## Exercise aim
Write out all the records again with "snapshot" substituted for every "photograph" and everything else left unchanged. Leave the pictures out.

## Data for this task
— begin —
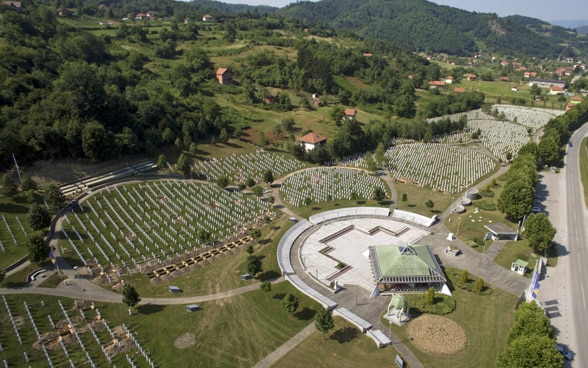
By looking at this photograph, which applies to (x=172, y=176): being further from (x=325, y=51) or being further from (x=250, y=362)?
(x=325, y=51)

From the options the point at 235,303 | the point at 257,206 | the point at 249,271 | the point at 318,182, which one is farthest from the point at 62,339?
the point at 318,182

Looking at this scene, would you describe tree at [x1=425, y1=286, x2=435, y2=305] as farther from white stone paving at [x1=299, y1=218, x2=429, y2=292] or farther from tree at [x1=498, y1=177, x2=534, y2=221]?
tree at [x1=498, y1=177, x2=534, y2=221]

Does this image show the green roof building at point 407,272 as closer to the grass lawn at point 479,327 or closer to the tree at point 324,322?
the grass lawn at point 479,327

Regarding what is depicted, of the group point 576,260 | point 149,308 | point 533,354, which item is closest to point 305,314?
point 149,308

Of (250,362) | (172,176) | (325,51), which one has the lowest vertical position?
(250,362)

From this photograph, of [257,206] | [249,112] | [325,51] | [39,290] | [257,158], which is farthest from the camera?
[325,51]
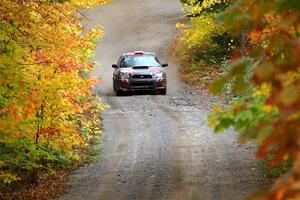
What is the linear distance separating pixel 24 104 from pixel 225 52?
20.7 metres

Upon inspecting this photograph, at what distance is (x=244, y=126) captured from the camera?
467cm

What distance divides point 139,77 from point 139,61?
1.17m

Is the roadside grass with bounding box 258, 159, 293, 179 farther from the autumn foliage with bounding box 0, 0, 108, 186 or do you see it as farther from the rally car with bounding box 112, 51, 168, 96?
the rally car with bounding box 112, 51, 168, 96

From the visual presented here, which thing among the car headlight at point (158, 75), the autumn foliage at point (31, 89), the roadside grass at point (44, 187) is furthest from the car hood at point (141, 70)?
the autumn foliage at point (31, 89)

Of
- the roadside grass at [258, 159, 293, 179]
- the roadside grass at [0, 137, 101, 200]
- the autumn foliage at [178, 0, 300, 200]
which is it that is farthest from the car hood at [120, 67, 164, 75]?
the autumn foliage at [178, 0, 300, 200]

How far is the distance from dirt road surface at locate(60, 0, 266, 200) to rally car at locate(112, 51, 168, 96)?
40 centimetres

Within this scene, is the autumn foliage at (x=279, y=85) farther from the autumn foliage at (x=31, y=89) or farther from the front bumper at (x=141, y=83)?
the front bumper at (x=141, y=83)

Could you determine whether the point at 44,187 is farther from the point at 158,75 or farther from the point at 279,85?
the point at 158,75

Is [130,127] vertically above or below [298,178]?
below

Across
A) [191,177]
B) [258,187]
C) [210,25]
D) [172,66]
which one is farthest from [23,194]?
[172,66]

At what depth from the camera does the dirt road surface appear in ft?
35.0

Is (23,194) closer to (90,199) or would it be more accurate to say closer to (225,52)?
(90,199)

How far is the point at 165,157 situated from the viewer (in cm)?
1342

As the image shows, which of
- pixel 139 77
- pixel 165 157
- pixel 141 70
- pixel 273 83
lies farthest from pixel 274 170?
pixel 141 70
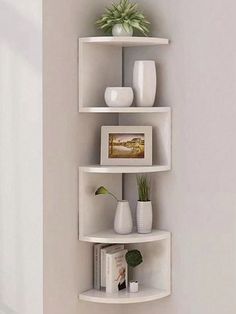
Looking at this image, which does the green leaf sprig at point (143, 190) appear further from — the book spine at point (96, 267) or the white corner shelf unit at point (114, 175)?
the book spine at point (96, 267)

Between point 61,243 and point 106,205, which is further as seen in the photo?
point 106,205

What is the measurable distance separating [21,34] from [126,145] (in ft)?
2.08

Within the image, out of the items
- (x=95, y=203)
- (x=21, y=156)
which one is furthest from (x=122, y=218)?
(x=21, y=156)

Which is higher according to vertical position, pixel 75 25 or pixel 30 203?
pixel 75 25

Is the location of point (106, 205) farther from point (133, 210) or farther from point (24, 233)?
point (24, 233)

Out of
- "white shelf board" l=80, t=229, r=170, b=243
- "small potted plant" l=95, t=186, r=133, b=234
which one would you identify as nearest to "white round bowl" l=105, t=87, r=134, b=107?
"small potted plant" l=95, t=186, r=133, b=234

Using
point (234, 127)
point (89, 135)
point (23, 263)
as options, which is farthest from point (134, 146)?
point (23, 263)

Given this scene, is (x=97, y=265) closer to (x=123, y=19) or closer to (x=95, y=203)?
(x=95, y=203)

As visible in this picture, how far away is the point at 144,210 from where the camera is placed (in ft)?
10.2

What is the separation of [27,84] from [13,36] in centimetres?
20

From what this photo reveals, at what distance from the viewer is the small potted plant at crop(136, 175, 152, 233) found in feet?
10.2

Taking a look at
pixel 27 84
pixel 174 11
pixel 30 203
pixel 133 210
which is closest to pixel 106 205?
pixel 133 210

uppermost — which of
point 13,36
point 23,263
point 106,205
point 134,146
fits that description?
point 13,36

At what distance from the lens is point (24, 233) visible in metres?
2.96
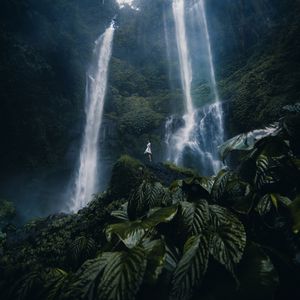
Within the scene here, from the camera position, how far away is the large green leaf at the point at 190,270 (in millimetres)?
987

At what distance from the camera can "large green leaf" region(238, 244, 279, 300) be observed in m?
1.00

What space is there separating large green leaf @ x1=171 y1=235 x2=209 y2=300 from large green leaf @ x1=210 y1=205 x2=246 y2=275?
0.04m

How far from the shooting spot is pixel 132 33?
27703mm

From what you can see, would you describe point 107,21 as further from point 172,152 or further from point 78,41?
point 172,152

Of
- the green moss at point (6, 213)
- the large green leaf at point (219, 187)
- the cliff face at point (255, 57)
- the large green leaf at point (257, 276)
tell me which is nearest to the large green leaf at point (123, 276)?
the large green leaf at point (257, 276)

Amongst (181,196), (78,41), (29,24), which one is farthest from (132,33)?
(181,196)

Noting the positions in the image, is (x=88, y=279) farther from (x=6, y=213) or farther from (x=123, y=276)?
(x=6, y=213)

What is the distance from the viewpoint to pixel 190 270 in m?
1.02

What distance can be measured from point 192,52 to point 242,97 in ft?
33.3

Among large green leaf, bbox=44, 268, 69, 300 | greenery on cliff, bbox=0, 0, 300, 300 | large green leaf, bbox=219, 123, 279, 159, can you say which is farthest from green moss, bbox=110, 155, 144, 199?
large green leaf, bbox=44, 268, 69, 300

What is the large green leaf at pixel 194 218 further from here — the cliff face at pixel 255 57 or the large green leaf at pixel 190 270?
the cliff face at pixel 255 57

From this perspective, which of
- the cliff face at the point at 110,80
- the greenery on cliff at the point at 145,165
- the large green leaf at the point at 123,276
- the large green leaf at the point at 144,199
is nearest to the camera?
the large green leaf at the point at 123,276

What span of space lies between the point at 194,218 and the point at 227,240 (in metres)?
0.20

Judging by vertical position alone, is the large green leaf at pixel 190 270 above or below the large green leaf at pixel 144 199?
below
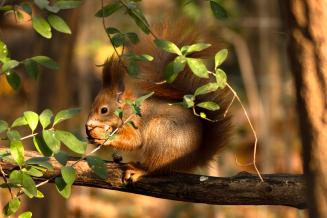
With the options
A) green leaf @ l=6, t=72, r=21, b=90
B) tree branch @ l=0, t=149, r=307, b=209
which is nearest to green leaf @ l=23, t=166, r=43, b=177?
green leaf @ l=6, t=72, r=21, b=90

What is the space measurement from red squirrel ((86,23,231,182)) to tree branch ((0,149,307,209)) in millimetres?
— end —
## Completed task
By looking at this snapshot, which applies to (x=172, y=176): being further from (x=325, y=51) or being further from (x=250, y=362)?
(x=325, y=51)

From the options the point at 235,303 | the point at 257,206 | the point at 249,271 | the point at 318,182, which one is farthest from the point at 62,339?
the point at 318,182

Looking at this scene, would you describe tree at [x1=425, y1=286, x2=435, y2=305] as farther from white stone paving at [x1=299, y1=218, x2=429, y2=292] or farther from tree at [x1=498, y1=177, x2=534, y2=221]?
tree at [x1=498, y1=177, x2=534, y2=221]

Does this image show the green roof building at point 407,272 as closer to the grass lawn at point 479,327 or closer to the tree at point 324,322?
the grass lawn at point 479,327

Regarding what is depicted, of the group point 576,260 | point 149,308 | point 533,354, which item is closest to point 305,314?
point 149,308

Of (250,362) | (172,176) | (325,51), which one has the lowest vertical position?
(250,362)

From this snapshot, of [257,206] | [249,112] | [325,51] | [39,290] | [257,158], which is farthest from the camera?
[325,51]
What is the linear distance separating pixel 24 104 from pixel 225 52?
20.7 metres

Upon inspecting this snapshot, at what distance is (x=244, y=126) captured from the camera?
467cm

What distance divides point 139,77 from point 139,61?
1.17m

Is the roadside grass with bounding box 258, 159, 293, 179 farther from the autumn foliage with bounding box 0, 0, 108, 186 or do you see it as farther from the rally car with bounding box 112, 51, 168, 96?
the rally car with bounding box 112, 51, 168, 96

From the visual presented here, which thing among the car headlight at point (158, 75), the autumn foliage at point (31, 89), the roadside grass at point (44, 187) is furthest from the car hood at point (141, 70)?
the autumn foliage at point (31, 89)

Of
- the roadside grass at [258, 159, 293, 179]
- the roadside grass at [0, 137, 101, 200]
- the autumn foliage at [178, 0, 300, 200]
which is it that is farthest from the car hood at [120, 67, 164, 75]?
the autumn foliage at [178, 0, 300, 200]

How far is the distance from dirt road surface at locate(60, 0, 266, 200) to rally car at locate(112, 51, 168, 96)?
40 centimetres

Within this scene, is the autumn foliage at (x=279, y=85) farther from the autumn foliage at (x=31, y=89) or farther from the front bumper at (x=141, y=83)?
the front bumper at (x=141, y=83)

Could you determine whether the point at 44,187 is farther from the point at 158,75 or farther from the point at 279,85?
the point at 158,75

Is [130,127] vertically above or below [298,178]?
below

Across
A) [191,177]
B) [258,187]
C) [210,25]
D) [172,66]
which one is farthest from [23,194]?
[172,66]

At what depth from the camera does the dirt road surface appear in ft?
35.0

Is (23,194) closer to (90,199) or would it be more accurate to say closer to (225,52)?
(90,199)

How far is the point at 165,157 situated from the viewer (in cm)?
1342

As the image shows, which of
- pixel 139 77
- pixel 165 157
- pixel 141 70
- pixel 273 83
lies farthest from pixel 274 170?
pixel 141 70
Looking at this image, which does the green leaf sprig at point (143, 190) appear further from — the book spine at point (96, 267) or the white corner shelf unit at point (114, 175)?
the book spine at point (96, 267)

Between point 61,243 and point 106,205, which is further as seen in the photo?
point 106,205

What is the measurable distance separating [21,34] from [126,145] (in ft)?
2.08

Within the image, out of the items
- (x=95, y=203)
- (x=21, y=156)
which one is furthest from (x=122, y=218)?
(x=21, y=156)

Which is higher according to vertical position, pixel 75 25 or pixel 30 203?
pixel 75 25

Is the location of point (106, 205) farther from point (133, 210) or farther from point (24, 233)?
point (24, 233)

Out of
- "white shelf board" l=80, t=229, r=170, b=243
- "small potted plant" l=95, t=186, r=133, b=234
which one would you identify as nearest to "white round bowl" l=105, t=87, r=134, b=107?
"small potted plant" l=95, t=186, r=133, b=234

Using
point (234, 127)
point (89, 135)
point (23, 263)
as options, which is farthest from point (134, 146)?
point (23, 263)

Given this scene, is (x=97, y=265) closer to (x=123, y=19) or closer to (x=95, y=203)?
(x=95, y=203)

As visible in this picture, how far away is the point at 144,210 from where the camera is placed (in ft)?
10.2

What is the separation of [27,84] from [13,36] in centimetres?
20

From what this photo reveals, at what distance from the viewer is the small potted plant at crop(136, 175, 152, 233) found in feet?
10.2

Taking a look at
pixel 27 84
pixel 174 11
pixel 30 203
pixel 133 210
which is closest to pixel 106 205?
pixel 133 210

uppermost — which of
point 13,36
point 23,263
point 106,205
point 134,146
fits that description?
point 13,36

At what distance from the lens is point (24, 233) visible in metres?
2.96
Within the scene here, from the camera position, how far away is the large green leaf at the point at 190,270 (in millimetres)?
987

At what distance from the camera can "large green leaf" region(238, 244, 279, 300) be observed in m?
1.00

What space is there separating large green leaf @ x1=171 y1=235 x2=209 y2=300 from large green leaf @ x1=210 y1=205 x2=246 y2=275?
0.04m

How far from the shooting spot is pixel 132 33?
27703mm

From what you can see, would you describe point 107,21 as further from point 172,152 or further from point 78,41?
point 172,152

Of
- the green moss at point (6, 213)
- the large green leaf at point (219, 187)
- the cliff face at point (255, 57)
- the large green leaf at point (257, 276)
tell me which is nearest to the large green leaf at point (123, 276)?
the large green leaf at point (257, 276)

Amongst (181,196), (78,41), (29,24), which one is farthest from (132,33)?
(181,196)

Noting the positions in the image, is (x=88, y=279) farther from (x=6, y=213) or farther from (x=123, y=276)?
(x=6, y=213)

What is the distance from the viewpoint to pixel 190 270 in m?
1.02

What distance can be measured from point 192,52 to point 242,97 in ft?
33.3

Among large green leaf, bbox=44, 268, 69, 300 | greenery on cliff, bbox=0, 0, 300, 300 | large green leaf, bbox=219, 123, 279, 159, can you say which is farthest from green moss, bbox=110, 155, 144, 199?
large green leaf, bbox=44, 268, 69, 300

What is the large green leaf at pixel 194 218 further from here — the cliff face at pixel 255 57 or the large green leaf at pixel 190 270?
the cliff face at pixel 255 57

From this perspective, which of
- the cliff face at the point at 110,80
- the greenery on cliff at the point at 145,165
- the large green leaf at the point at 123,276
- the large green leaf at the point at 144,199
is nearest to the camera?
the large green leaf at the point at 123,276

What span of space lies between the point at 194,218 and the point at 227,240 (in metres)?
0.20

Judging by vertical position alone, is the large green leaf at pixel 190 270 above or below the large green leaf at pixel 144 199?
below
With the options
A) green leaf @ l=6, t=72, r=21, b=90
B) tree branch @ l=0, t=149, r=307, b=209
which is nearest to green leaf @ l=23, t=166, r=43, b=177?
green leaf @ l=6, t=72, r=21, b=90

What is the space measurement from red squirrel ((86,23,231,182)) to tree branch ((0,149,307,209)) in millimetres?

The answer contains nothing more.